Talvez ele não nos canse porque nada aqui é tão simples quanto batida + guitarra + voz a rosnar – em “Sonner”, a terceira faixa desse tremendo achado que é “Ugly”, a batida lembra “Lust for Life”, de Iggy Pop, há harmónicos de guitarra a entrar e sair da canção, que começa com a expressão “No money” e, pelo caminho, nos presenteia com “Sometimes I think about killing myself”. No refrão, a guitarra tem um toque soul inesperado, trazendo uma leveza que contrasta com a letra (em que ele se descreve como “Dragging my feet” pela vida).

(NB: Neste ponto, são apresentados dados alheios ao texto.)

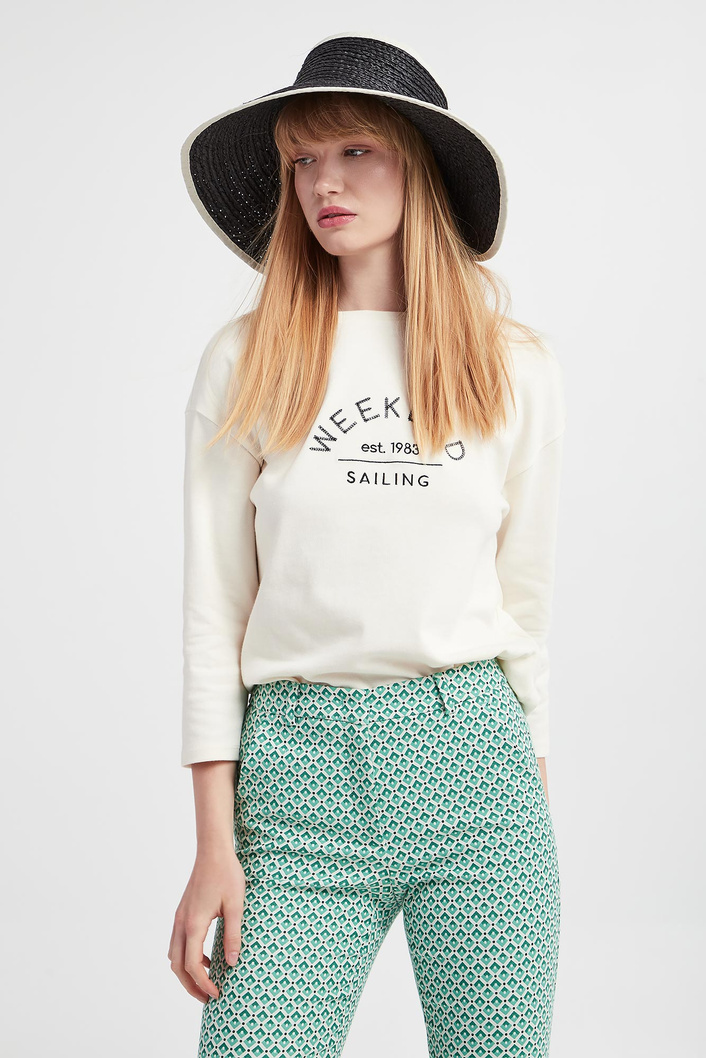 Bluza damska Vistola WEEKEND MAX MARA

É quase pop em momentos, podia estar em todas as rádios e é perfeita de uma forma apenas explicável com adjetivos de modo sobrepostos e empilhados até criarem uma torre de elogios histéricos.

[“Selfish”:]

“Sooner” é a demonstração do que pode acontecer quando se oferece a alguém talentoso as condições para gravar a música que ouve dentro da sua cabeça – cada pormenor, (agora) imaculadamente gravado, não existe por acaso, desempenha um papel determinado: em “Feel good” a linha de baixo pesadona sustenta a canção, apoiada num beat que vive do tipo de pontualidade que a CP nunca conseguiu; e nisto há palmas e coros, uma pequena linha de sintetizador que exerce um enorme magnetismo sobre os nossos ouvidos e porque é que, minha gente, porque é que a rádio não passa isto?

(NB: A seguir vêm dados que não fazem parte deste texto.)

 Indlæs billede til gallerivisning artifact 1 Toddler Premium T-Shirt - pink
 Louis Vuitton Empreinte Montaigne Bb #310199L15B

Ugly pode ser uma versão aprimorada das qualidades de Slowthai – quer dizer, quantas pessoas seriam capazes de escrever “Falling”, guitarras abrasivas que parecem saídas de uma canção dos Sonic Youth, e uma voz de quem passou demasiado tempo num quarto com humidade, a berrar com a segurança social ao telefone pelo atraso no pagamento do subsídio de desemprego? Ugly, dizia eu, antes de me perder a descrever “Falling”, pode ser uma versão aprimorada das qualidades que Slowthai sempre exibiu – mas isso não invalida que ele sempre tenha exibido as ditas qualidades.

O talento estava lá, logo em Nothing Great About Britain, em canções como “Crack”, um retrato pejado de desespero e destruição sobre o vício e como ele destrói comunidades, ou “Gorgeous”, um raro momento de ternura, com uma melodia doce de guitarra, dedicado à mãe do rapper. E estava, em Tyron (o segundo disco de Slowthai), em “MAZZA”, a colaboração com A$AP Rocky, com um refrão viciante, ou “WOT”, um daqueles momentos em que Slowthai pode ser passado numa festa.

[ouça o álbum “Ugly” na íntegra através do Spotify:]

Nos últimos anos houve um par de artistas a usar a eletrónica, o hip-hop e as palavras para criar narrativas centradas na luta de classes (ou outras questões de direitos), em particular Kate Tempest e Little Simz (se nos circunscrevermos a Inglaterra). Slowthai junta-se agora a esta galeria, a dos que a partir do seu quarto, com um sample, um laptop e um microfone, se sentam à janela, veem o bolor nas paredes, o desespero lá fora, e transformam a miséria em beleza.

A nós, meros ouvintes, cabe-nos admirar, cientes de que o que está aqui a ser cantado é real e há quem padeça dos males descritos nestas canções.